• WHAT THE EXERCISE ASKS: Present the lines from the start of the records through the line containing "4. outstretched arm @ [75, 177, 159, 227]", inclusive, as a Markdown table with the columns Row and Line. Skip blank lines.

====== EXCERPTED DATA ======

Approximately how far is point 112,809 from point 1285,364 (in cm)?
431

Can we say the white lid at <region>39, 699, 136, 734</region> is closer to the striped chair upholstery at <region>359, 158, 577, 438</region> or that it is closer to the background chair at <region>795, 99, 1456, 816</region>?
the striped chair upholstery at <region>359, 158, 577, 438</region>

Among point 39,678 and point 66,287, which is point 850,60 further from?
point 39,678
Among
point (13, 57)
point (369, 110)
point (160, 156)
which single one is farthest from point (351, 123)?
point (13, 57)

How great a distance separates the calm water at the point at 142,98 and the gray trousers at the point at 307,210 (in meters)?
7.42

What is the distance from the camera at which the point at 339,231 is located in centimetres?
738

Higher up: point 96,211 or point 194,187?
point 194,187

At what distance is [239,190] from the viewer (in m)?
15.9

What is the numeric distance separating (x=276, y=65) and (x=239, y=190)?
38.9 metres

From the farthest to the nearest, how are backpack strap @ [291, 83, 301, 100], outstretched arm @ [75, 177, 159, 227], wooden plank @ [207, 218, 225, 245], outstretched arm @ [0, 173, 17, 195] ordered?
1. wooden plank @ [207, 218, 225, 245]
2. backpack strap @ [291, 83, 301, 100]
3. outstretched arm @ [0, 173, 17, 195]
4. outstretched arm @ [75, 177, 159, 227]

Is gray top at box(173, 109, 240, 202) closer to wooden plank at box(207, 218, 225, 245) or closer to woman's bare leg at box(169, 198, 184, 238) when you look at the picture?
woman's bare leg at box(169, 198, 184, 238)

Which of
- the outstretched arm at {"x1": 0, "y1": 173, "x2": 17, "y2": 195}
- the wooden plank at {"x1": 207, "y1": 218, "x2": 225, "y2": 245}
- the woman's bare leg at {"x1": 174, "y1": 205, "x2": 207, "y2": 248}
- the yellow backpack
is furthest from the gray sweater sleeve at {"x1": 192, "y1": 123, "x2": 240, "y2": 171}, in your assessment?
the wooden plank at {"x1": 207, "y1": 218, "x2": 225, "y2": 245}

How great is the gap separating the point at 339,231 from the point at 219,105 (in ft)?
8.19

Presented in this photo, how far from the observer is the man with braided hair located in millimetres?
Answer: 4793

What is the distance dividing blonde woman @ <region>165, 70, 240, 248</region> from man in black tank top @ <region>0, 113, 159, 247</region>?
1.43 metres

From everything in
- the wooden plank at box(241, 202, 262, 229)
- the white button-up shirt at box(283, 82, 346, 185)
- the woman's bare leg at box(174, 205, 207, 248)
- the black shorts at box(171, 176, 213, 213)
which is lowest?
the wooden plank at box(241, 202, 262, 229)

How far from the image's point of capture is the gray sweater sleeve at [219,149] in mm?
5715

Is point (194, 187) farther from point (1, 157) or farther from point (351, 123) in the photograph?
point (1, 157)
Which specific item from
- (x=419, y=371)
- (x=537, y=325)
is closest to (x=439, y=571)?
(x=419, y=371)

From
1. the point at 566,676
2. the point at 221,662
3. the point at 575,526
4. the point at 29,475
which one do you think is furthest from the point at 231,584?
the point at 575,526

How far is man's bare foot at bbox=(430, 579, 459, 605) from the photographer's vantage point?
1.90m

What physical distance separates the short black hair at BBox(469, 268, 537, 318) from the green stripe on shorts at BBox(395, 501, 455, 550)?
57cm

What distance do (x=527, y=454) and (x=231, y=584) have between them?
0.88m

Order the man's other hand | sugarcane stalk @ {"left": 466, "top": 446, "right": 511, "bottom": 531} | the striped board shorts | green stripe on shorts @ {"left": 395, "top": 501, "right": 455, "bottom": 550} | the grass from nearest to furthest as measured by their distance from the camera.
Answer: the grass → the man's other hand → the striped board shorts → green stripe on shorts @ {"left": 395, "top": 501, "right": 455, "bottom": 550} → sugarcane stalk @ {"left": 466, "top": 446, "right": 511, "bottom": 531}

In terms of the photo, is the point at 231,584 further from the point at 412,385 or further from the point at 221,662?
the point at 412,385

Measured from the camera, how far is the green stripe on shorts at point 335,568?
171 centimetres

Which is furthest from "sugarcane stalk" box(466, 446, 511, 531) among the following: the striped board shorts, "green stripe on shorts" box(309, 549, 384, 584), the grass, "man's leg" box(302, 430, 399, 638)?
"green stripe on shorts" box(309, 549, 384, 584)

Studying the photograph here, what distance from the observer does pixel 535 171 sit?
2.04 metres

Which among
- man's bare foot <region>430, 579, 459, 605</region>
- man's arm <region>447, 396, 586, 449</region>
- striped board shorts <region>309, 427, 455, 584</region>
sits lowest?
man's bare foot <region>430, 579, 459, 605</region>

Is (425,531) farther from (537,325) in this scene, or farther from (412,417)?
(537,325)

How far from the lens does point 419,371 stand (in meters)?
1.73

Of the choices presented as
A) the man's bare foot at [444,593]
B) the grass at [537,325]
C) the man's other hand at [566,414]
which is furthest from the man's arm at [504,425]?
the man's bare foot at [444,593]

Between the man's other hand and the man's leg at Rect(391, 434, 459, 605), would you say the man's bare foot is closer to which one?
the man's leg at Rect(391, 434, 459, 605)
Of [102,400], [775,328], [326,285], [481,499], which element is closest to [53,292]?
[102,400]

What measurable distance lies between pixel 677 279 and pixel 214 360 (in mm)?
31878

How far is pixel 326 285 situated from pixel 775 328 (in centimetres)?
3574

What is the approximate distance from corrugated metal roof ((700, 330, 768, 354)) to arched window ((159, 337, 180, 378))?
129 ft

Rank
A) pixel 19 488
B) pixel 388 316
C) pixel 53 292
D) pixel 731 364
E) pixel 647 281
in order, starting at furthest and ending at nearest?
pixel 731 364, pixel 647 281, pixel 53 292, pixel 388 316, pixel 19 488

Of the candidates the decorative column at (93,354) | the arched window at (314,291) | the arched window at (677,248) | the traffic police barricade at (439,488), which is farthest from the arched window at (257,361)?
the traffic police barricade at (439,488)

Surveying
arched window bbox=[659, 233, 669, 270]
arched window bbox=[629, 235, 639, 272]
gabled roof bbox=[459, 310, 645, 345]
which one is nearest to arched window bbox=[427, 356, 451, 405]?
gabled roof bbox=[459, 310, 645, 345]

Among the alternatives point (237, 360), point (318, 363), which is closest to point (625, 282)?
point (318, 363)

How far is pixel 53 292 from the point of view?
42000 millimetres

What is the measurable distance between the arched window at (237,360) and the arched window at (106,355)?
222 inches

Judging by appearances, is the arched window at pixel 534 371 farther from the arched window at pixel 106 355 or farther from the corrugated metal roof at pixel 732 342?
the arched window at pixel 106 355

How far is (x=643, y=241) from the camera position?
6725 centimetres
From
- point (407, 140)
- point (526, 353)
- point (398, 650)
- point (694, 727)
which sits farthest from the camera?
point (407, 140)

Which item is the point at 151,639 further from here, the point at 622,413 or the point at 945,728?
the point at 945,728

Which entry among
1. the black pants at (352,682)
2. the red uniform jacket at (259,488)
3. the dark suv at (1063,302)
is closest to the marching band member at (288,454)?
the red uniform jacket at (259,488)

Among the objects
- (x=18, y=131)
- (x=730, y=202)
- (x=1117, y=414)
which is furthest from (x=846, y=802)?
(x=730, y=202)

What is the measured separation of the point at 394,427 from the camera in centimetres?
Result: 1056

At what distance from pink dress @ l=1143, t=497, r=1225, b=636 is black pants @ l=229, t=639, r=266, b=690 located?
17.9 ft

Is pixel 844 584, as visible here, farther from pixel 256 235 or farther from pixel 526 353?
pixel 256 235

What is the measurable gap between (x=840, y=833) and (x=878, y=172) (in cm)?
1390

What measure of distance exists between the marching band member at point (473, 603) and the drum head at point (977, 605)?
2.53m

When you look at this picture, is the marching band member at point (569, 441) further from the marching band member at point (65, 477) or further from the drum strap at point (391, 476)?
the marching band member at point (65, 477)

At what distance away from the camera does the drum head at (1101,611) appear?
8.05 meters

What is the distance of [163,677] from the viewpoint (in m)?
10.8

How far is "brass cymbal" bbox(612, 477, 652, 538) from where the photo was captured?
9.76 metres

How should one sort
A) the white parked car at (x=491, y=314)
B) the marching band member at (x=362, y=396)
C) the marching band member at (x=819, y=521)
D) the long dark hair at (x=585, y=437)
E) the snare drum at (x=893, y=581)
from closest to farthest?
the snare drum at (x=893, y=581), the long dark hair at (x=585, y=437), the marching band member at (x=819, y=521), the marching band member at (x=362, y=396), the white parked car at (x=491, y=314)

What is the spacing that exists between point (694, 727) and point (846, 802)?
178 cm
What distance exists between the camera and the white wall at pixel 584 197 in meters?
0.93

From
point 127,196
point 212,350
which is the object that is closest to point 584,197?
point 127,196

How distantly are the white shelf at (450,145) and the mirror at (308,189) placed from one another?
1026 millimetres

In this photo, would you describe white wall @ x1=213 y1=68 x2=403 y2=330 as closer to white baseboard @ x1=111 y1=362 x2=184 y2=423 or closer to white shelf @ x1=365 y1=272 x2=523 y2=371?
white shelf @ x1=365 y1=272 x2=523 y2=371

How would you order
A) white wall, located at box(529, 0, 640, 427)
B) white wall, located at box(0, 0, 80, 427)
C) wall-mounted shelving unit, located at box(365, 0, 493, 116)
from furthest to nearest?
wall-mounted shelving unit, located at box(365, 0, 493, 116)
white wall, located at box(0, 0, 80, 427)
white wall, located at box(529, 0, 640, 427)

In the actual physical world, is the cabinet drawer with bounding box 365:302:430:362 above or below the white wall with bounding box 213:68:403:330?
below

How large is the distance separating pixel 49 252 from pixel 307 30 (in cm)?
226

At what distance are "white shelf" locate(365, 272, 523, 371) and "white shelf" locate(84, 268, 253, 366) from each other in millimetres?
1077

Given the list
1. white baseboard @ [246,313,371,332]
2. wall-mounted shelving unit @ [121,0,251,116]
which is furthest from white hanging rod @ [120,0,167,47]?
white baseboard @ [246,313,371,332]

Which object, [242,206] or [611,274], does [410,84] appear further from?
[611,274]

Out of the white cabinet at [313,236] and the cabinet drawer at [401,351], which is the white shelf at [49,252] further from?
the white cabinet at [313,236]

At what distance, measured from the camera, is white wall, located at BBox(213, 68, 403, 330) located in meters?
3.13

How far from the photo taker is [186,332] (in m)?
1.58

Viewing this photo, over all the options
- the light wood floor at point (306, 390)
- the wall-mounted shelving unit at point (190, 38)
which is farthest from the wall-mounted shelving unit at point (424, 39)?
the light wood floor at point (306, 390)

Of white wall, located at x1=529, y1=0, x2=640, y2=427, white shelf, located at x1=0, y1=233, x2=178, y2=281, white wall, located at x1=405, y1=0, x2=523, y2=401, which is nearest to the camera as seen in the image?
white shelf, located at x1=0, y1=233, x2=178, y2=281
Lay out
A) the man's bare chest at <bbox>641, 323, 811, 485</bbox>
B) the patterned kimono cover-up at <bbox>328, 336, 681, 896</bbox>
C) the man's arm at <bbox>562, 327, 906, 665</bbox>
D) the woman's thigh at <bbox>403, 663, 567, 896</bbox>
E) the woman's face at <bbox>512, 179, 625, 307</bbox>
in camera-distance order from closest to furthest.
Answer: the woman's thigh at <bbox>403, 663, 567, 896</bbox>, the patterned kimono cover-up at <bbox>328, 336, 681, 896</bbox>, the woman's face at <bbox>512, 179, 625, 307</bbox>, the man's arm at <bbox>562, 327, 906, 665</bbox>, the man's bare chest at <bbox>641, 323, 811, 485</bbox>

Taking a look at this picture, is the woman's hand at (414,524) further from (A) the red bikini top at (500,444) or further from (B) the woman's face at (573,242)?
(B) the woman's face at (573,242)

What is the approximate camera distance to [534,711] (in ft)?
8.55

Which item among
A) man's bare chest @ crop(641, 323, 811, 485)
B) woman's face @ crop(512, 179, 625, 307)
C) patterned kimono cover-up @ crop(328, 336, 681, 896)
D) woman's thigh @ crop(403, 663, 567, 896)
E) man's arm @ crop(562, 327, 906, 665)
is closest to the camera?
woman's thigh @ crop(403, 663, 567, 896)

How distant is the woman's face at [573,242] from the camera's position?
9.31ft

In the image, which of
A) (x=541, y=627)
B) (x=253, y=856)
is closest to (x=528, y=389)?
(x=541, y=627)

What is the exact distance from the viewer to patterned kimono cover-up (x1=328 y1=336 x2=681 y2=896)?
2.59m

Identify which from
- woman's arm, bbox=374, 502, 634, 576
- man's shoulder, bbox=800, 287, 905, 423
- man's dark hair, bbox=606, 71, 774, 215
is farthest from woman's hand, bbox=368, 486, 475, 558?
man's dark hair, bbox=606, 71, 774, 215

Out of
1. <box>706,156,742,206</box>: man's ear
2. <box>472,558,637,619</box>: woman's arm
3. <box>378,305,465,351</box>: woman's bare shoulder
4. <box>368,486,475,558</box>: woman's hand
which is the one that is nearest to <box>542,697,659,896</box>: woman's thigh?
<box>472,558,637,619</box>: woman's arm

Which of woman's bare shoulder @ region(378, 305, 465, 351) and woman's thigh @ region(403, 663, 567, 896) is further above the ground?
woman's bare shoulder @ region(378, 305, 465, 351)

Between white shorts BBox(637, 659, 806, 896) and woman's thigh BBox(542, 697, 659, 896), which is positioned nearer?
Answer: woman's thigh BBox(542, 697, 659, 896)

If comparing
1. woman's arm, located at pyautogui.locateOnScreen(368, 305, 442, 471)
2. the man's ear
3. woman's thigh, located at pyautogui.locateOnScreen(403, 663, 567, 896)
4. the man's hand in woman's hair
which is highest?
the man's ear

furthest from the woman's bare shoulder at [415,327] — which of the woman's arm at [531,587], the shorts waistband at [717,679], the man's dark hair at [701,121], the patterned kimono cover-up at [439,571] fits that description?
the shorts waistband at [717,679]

======

• EXPECTED ANSWER:
| Row | Line |
|---|---|
| 1 | Approximately how far is point 112,809 from point 1285,364 (in cm)? |
| 2 | 431 |
| 3 | Can we say the white lid at <region>39, 699, 136, 734</region> is closer to the striped chair upholstery at <region>359, 158, 577, 438</region> or that it is closer to the background chair at <region>795, 99, 1456, 816</region>? |
| 4 | the striped chair upholstery at <region>359, 158, 577, 438</region> |
| 5 | Among point 39,678 and point 66,287, which is point 850,60 further from? |
| 6 | point 39,678 |
| 7 | Among |
| 8 | point (13, 57) |
| 9 | point (369, 110) |
| 10 | point (160, 156) |
| 11 | which single one is farthest from point (351, 123)? |
| 12 | point (13, 57) |
| 13 | How great a distance separates the calm water at the point at 142,98 and the gray trousers at the point at 307,210 (in meters)? |
| 14 | 7.42 |
| 15 | What is the distance from the camera at which the point at 339,231 is located in centimetres? |
| 16 | 738 |
| 17 | Higher up: point 96,211 or point 194,187? |
| 18 | point 194,187 |
| 19 | At what distance is [239,190] from the viewer (in m)? |
| 20 | 15.9 |
| 21 | What is the numeric distance separating (x=276, y=65) and (x=239, y=190)? |
| 22 | 38.9 metres |
| 23 | From the farthest to the nearest, how are backpack strap @ [291, 83, 301, 100], outstretched arm @ [75, 177, 159, 227], wooden plank @ [207, 218, 225, 245], outstretched arm @ [0, 173, 17, 195] ordered? |
| 24 | 1. wooden plank @ [207, 218, 225, 245] |
| 25 | 2. backpack strap @ [291, 83, 301, 100] |
| 26 | 3. outstretched arm @ [0, 173, 17, 195] |
| 27 | 4. outstretched arm @ [75, 177, 159, 227] |